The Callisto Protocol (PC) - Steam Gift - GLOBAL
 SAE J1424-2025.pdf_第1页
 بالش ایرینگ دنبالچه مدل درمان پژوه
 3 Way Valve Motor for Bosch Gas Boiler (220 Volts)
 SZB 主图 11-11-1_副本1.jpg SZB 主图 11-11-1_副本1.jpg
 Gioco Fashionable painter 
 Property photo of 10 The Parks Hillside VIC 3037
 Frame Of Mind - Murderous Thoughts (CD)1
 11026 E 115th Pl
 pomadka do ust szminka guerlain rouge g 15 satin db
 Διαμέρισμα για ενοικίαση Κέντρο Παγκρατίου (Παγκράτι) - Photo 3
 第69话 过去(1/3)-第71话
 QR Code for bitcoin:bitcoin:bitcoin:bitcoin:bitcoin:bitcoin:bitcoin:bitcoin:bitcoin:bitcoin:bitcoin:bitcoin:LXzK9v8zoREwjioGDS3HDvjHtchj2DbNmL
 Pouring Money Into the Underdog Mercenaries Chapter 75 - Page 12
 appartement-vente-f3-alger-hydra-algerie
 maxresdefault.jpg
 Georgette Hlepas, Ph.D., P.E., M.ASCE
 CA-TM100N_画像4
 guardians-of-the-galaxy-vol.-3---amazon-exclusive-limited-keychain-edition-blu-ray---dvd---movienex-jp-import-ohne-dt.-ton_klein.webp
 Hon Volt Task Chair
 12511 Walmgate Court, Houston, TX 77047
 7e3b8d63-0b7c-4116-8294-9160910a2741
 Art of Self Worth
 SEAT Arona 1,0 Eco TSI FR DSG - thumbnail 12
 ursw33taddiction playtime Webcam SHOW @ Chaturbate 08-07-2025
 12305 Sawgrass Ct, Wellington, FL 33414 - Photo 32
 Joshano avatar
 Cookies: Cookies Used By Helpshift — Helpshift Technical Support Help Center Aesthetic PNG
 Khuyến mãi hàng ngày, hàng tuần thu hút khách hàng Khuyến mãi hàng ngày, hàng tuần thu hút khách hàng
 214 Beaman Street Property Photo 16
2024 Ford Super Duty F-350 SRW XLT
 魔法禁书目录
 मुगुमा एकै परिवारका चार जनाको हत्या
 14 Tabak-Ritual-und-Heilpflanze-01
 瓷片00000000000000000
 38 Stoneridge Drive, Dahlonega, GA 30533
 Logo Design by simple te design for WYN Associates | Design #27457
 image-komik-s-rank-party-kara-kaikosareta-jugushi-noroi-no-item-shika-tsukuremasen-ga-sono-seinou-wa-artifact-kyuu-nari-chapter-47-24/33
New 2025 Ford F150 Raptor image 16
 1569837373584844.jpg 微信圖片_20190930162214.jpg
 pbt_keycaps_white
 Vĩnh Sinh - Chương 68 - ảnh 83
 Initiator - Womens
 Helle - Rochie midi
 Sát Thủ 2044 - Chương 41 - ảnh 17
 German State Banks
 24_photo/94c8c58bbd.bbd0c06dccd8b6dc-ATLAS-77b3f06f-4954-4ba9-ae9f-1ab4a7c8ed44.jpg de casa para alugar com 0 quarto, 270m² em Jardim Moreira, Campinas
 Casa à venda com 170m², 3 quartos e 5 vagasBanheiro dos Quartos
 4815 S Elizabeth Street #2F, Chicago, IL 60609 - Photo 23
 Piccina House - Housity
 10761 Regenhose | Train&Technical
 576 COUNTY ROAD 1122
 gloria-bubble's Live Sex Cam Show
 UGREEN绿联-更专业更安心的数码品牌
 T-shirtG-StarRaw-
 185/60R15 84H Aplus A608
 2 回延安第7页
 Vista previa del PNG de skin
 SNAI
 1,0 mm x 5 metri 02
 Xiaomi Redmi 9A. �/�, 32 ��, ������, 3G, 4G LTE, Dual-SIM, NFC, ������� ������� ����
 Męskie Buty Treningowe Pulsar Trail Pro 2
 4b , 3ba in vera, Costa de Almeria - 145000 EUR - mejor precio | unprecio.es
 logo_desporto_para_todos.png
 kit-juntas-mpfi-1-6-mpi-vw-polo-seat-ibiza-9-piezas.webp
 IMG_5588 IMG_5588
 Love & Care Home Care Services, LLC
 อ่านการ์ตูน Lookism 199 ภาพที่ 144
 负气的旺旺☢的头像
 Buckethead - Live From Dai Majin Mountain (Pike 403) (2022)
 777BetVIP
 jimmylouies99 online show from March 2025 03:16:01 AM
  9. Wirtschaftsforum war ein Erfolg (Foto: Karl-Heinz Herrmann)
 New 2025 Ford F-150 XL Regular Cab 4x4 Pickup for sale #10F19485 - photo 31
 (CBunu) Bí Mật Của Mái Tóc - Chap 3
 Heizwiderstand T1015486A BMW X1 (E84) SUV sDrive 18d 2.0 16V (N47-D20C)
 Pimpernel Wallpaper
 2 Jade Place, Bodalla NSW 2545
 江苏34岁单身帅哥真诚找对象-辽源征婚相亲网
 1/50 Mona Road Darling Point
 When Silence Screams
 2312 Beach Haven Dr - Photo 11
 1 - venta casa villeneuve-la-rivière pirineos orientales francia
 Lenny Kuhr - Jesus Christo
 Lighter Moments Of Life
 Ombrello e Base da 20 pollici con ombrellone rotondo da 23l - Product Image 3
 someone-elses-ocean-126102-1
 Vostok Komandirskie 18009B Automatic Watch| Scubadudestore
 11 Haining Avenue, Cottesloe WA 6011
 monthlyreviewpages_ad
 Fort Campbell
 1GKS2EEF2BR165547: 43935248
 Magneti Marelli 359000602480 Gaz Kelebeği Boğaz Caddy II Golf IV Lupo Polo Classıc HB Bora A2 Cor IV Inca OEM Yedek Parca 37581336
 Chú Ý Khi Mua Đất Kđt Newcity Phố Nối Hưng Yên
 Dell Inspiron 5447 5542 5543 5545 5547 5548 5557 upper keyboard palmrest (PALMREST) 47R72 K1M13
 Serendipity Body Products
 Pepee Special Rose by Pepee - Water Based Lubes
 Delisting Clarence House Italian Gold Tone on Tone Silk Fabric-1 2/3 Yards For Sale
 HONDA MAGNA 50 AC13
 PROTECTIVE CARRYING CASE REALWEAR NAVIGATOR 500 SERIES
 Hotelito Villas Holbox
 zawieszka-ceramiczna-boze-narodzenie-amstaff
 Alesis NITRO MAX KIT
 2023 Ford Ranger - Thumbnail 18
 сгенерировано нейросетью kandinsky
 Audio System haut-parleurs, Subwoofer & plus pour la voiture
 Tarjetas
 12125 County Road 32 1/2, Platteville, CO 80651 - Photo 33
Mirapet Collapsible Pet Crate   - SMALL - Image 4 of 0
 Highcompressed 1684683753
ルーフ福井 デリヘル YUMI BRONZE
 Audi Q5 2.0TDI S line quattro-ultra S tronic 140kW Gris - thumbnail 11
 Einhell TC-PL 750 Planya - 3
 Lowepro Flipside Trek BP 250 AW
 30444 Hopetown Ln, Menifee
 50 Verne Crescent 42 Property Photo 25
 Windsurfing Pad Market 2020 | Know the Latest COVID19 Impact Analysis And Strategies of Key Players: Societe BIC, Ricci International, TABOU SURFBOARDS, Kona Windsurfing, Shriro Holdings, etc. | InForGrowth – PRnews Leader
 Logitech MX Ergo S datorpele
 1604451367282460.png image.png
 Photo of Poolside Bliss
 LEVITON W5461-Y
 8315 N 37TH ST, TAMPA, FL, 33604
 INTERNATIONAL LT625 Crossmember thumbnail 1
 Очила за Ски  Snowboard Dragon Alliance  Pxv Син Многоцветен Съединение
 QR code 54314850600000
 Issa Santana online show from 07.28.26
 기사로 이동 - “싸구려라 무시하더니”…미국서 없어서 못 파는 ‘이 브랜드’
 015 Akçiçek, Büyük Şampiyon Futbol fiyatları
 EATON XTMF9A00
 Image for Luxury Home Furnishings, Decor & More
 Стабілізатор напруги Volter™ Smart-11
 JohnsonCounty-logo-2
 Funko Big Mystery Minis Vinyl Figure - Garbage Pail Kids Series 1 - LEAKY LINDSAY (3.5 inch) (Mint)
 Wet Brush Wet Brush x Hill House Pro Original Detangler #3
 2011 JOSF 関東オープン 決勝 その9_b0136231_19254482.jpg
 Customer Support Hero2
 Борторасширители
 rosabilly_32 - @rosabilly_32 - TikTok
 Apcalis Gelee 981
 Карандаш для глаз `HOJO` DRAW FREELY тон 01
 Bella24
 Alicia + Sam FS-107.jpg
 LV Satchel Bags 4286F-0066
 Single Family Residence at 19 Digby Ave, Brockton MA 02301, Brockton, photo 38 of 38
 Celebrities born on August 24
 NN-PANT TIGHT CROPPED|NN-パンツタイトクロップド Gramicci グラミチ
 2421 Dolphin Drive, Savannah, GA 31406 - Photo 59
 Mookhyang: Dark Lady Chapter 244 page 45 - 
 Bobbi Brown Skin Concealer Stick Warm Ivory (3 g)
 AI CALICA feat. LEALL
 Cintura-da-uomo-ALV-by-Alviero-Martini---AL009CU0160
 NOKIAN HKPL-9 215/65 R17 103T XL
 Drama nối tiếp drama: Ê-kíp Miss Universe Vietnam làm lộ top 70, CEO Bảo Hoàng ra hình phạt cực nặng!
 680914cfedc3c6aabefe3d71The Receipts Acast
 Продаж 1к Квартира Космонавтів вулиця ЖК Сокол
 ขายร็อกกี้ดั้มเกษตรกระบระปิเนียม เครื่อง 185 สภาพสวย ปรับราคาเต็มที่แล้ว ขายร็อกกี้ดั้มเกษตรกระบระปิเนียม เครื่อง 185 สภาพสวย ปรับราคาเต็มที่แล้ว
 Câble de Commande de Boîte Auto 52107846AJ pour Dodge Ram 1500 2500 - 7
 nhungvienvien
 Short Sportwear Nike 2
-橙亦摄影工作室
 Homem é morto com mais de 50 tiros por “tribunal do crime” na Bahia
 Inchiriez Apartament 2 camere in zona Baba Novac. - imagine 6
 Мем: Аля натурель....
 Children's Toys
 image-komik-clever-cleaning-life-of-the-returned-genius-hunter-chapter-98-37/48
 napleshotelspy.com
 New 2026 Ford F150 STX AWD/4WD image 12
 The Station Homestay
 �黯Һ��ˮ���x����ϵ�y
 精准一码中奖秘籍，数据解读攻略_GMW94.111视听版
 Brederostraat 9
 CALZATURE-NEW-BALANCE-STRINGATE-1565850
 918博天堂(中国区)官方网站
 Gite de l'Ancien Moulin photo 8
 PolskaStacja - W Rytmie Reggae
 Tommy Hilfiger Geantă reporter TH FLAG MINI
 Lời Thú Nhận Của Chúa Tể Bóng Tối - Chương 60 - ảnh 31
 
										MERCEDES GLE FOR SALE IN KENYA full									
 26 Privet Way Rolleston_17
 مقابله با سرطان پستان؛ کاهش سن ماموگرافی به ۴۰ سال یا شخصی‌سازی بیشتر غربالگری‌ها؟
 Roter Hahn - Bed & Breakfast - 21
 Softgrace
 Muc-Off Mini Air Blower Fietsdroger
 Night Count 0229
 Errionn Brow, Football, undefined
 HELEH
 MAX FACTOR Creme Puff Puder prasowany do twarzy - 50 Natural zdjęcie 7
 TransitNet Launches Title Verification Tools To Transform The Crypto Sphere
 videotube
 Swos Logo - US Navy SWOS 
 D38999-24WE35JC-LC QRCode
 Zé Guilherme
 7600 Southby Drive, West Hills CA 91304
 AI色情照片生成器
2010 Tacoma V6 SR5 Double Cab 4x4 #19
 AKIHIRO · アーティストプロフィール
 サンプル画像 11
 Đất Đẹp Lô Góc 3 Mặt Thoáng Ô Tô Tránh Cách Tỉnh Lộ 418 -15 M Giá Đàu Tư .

-.-.-

** Instructions for the task **
Within the material above, copy exactly the lines from the line that holds "SEAT Arona 1,0 Eco TSI FR DSG - thumbnail 12" up to and including the line that holds "Love & Care Home Care Services, LLC".

** Reply to the task **
 SEAT Arona 1,0 Eco TSI FR DSG - thumbnail 12
 ursw33taddiction playtime Webcam SHOW @ Chaturbate 08-07-2025
 12305 Sawgrass Ct, Wellington, FL 33414 - Photo 32
 Joshano avatar
 Cookies: Cookies Used By Helpshift — Helpshift Technical Support Help Center Aesthetic PNG
 Khuyến mãi hàng ngày, hàng tuần thu hút khách hàng Khuyến mãi hàng ngày, hàng tuần thu hút khách hàng
 214 Beaman Street Property Photo 16
2024 Ford Super Duty F-350 SRW XLT
 魔法禁书目录
 मुगुमा एकै परिवारका चार जनाको हत्या
 14 Tabak-Ritual-und-Heilpflanze-01
 瓷片00000000000000000
 38 Stoneridge Drive, Dahlonega, GA 30533
 Logo Design by simple te design for WYN Associates | Design #27457
 image-komik-s-rank-party-kara-kaikosareta-jugushi-noroi-no-item-shika-tsukuremasen-ga-sono-seinou-wa-artifact-kyuu-nari-chapter-47-24/33
New 2025 Ford F150 Raptor image 16
 1569837373584844.jpg 微信圖片_20190930162214.jpg
 pbt_keycaps_white
 Vĩnh Sinh - Chương 68 - ảnh 83
 Initiator - Womens
 Helle - Rochie midi
 Sát Thủ 2044 - Chương 41 - ảnh 17
 German State Banks
 24_photo/94c8c58bbd.bbd0c06dccd8b6dc-ATLAS-77b3f06f-4954-4ba9-ae9f-1ab4a7c8ed44.jpg de casa para alugar com 0 quarto, 270m² em Jardim Moreira, Campinas
 Casa à venda com 170m², 3 quartos e 5 vagasBanheiro dos Quartos
 4815 S Elizabeth Street #2F, Chicago, IL 60609 - Photo 23
 Piccina House - Housity
 10761 Regenhose | Train&Technical
 576 COUNTY ROAD 1122
 gloria-bubble's Live Sex Cam Show
 UGREEN绿联-更专业更安心的数码品牌
 T-shirtG-StarRaw-
 185/60R15 84H Aplus A608
 2 回延安第7页
 Vista previa del PNG de skin
 SNAI
 1,0 mm x 5 metri 02
 Xiaomi Redmi 9A. �/�, 32 ��, ������, 3G, 4G LTE, Dual-SIM, NFC, ������� ������� ����
 Męskie Buty Treningowe Pulsar Trail Pro 2
 4b , 3ba in vera, Costa de Almeria - 145000 EUR - mejor precio | unprecio.es
 logo_desporto_para_todos.png
 kit-juntas-mpfi-1-6-mpi-vw-polo-seat-ibiza-9-piezas.webp
 IMG_5588 IMG_5588
 Love & Care Home Care Services, LLC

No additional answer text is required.